Der Dritte im Bunde ist Jason McCourty. Der wird nicht nur mit seinem Bruder - Patriots-Safety Devin McCourty - vereint, McCourty hatte in Cleveland zuletzt auch eine sehr gute Saison. Er ist ein anderer Cornerback-Typ als Malcolm Butler, sollte aber, für deutlich weniger Geld, gut in die Nummer-2-Rolle hinter Gilmore passen.
Die Patriots Draft Picks im Überblick:
Runde | Pick | Overall-Pick |
1 | 31 | 31 |
2 | 11 | 43 |
2 | 31 | 63 |
3 | 31 | 95 |
4 | 36 | 136 |
6 | 36 | 210 |
7 | 1 | 219 |
New England zwischen Free Agency und Draft: Baustellen bleiben
All das soll natürlich nicht darüber hinwegtäuschen, dass die Patriots noch Baustellen haben. Die Tackle-Position steht hierbei ganz oben auf der Prioritätenliste, insbesondere, falls es New England nicht gelingt, wenigstens einen der beiden eigenen Free-Agent-Tackles Cameron Fleming und LaAdrian Waddle noch zu halten. Die Pats haben in der vergangenen Regular Season 587 Pässe geworfen, der siebthöchste Wert.
Die 84 zugelassenen QB-Hits dagegen rangieren im Mittelfeld (Rang 18), was einerseits Bradys exzellentem Pocket-Verhalten, andererseits aber auch einer sich im Laufe der Saison verbesserten Offensive Line zuzuschreiben ist. Soll das Downfield-Game weiter einen ähnlich großen Anteil haben, wird New Englands Offensive Line erneut ins obere Liga-Drittel gehören müssen.
Die gute Nachricht dabei: Im Gegensatz zu einigen früheren Jahren aber hat New England dieses Mal Draft-Kapital - und gerade gegen Ende der ersten Runde könnte es einige gute Tackle-Prospects geben. Die Patriots verfügen über vier Picks in den ersten drei Runden, darunter 31 und 43 Overall.
Die Patriots-Offense: Edelman ändert alles
Die weiteren Abgänge offensiv aber werden weniger ins Gewicht fallen, als man möglicherweise auf den ersten Blick denken könnte. Das Comeback von Julian Edelman bietet über Amendola gar ein Upgrade und gibt Brady seinen wichtigsten Receiver, mit dem er eine bessere Chemie und Abstimmung hat als mit jedem anderen Passfänger, zurück.

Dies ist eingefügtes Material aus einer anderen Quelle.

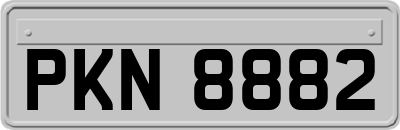 PKN8882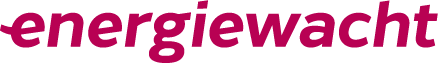 Bezoek Energiewacht B.V.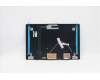 Lenovo 5CB1C13446 COVER LCD Cover C 82LM P30_PL_ABLUE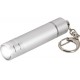 Lomme lampe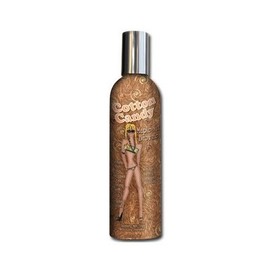 Cotton Candy Maple Nut Brownie 8.5 Oz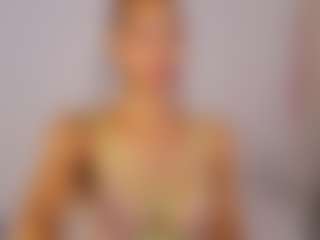 TamyLynn1 MILF webcam performer live streaming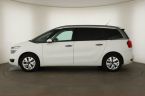 Citroën C4 Picasso - fotka číslo 2
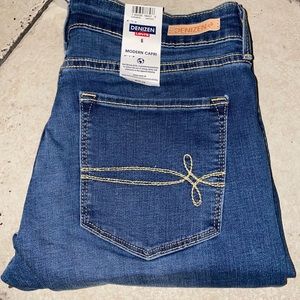 Women Levi’s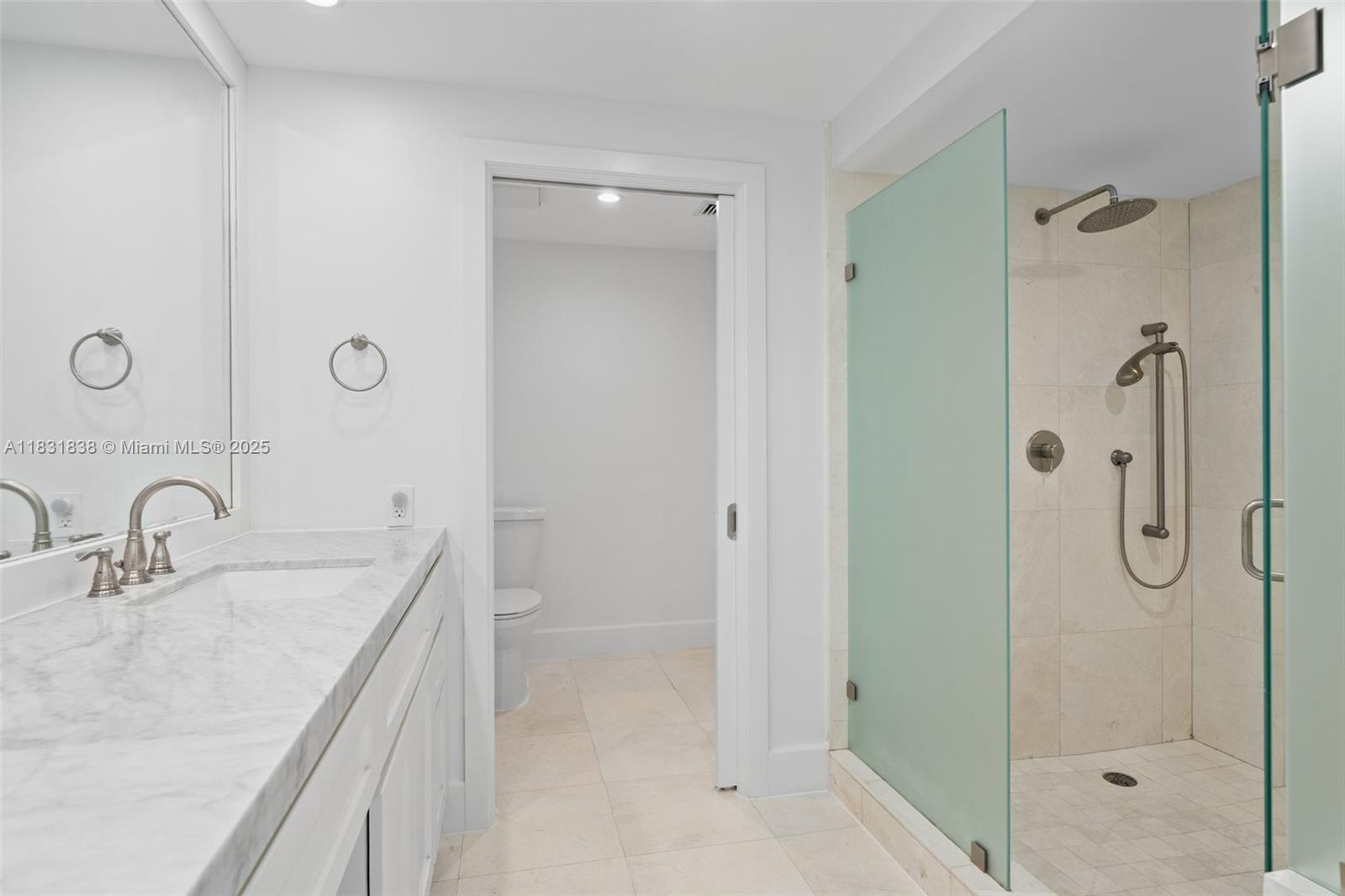 251 Crandon Blvd #505, Key Biscayne FL 33149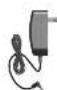VTECH VSP500A - Parts checklist - 4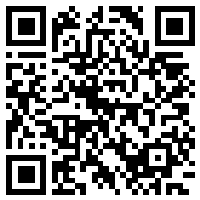 QR Code for bitcoin:bitcoin:litecoin:LfVWebTTAoJFLweN41YunumXM9jDFJunPq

Lewis wird mit einer Kombination aus Rex Burkhead - der gerade einen neuen Vertrag unterschrieben hat - und Jeremy Hill aufgefangen. Lewis' und Amendolas Rollen im Return Game werden durch Patterson aufgefangen.
Und so sind die Pats unter dem Strich individuell schlechter, als noch vor drei Wochen, daran gibt es kaum einen Zweifel. Allerdings war es unter Belichick noch nie der Ansatz, das individuell am stärksten besetzte Team der Liga zu sein. Die Aufteilung des diesjährigen Salary Caps bestätigt das, wichtiger ist es, dass die entsprechenden Rollen - unter anderem defensive Gap-Kontrolle, offensive Option-Routes nach korrektem Lesen der Defense - zuverlässig ausgeführt werden.
Unter dem Strich geht New England mit einigen konkreten Needs in den Draft, Tackle und Linebacker gehören sicherlich dazu. Doch ist die Lage in Foxboro auch jetzt schon weit von dem Panik-Level entfernt, den manch einer den Patriots gerne zuschieben würde.